Exercise data:
——————————

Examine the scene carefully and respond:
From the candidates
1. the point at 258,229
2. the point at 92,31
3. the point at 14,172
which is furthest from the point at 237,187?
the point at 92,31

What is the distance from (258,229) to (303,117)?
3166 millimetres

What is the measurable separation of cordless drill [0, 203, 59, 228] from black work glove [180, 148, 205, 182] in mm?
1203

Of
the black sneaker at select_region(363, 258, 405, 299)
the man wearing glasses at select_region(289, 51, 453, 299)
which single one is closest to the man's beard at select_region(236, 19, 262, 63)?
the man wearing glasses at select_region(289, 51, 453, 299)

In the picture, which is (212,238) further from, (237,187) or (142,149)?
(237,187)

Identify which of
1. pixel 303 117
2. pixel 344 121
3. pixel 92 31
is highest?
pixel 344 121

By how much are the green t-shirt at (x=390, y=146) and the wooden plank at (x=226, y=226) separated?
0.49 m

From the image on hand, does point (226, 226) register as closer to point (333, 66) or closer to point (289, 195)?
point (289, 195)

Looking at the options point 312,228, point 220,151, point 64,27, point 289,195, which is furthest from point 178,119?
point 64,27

——————————

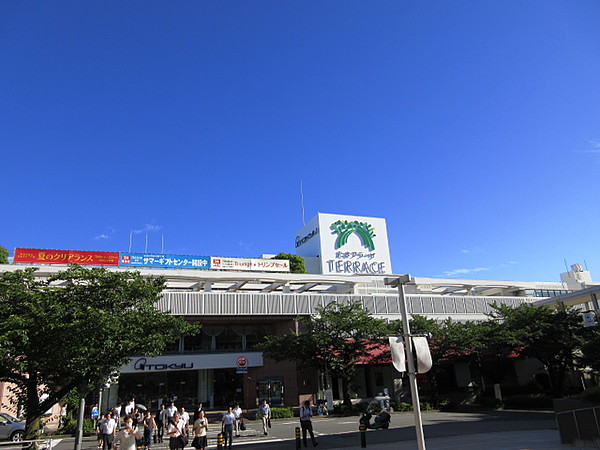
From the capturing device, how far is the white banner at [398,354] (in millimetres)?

——————————

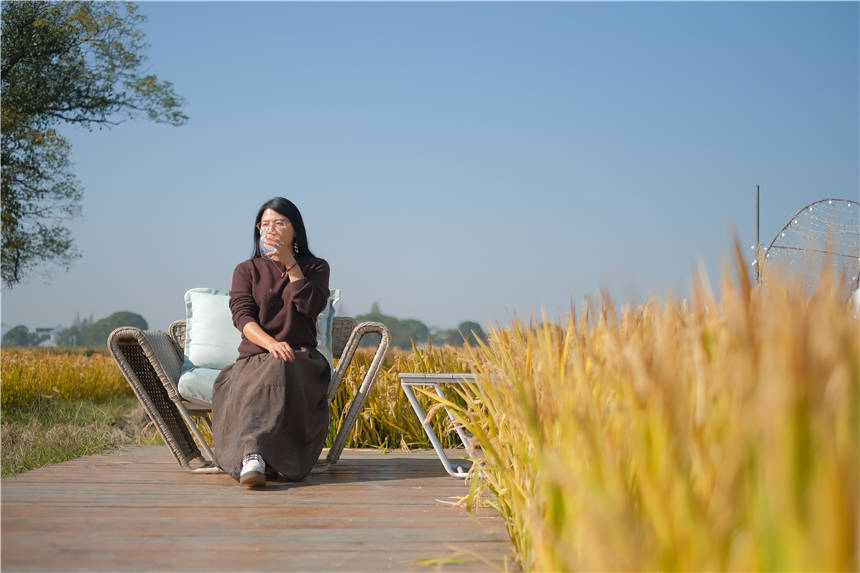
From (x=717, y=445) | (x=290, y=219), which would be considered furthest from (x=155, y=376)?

——————————

Return each line above that contains the word "millimetres". Case matters.

Solution for this task:
3166 millimetres
From the capturing device, how far is the white banner at [398,354] (in millimetres)?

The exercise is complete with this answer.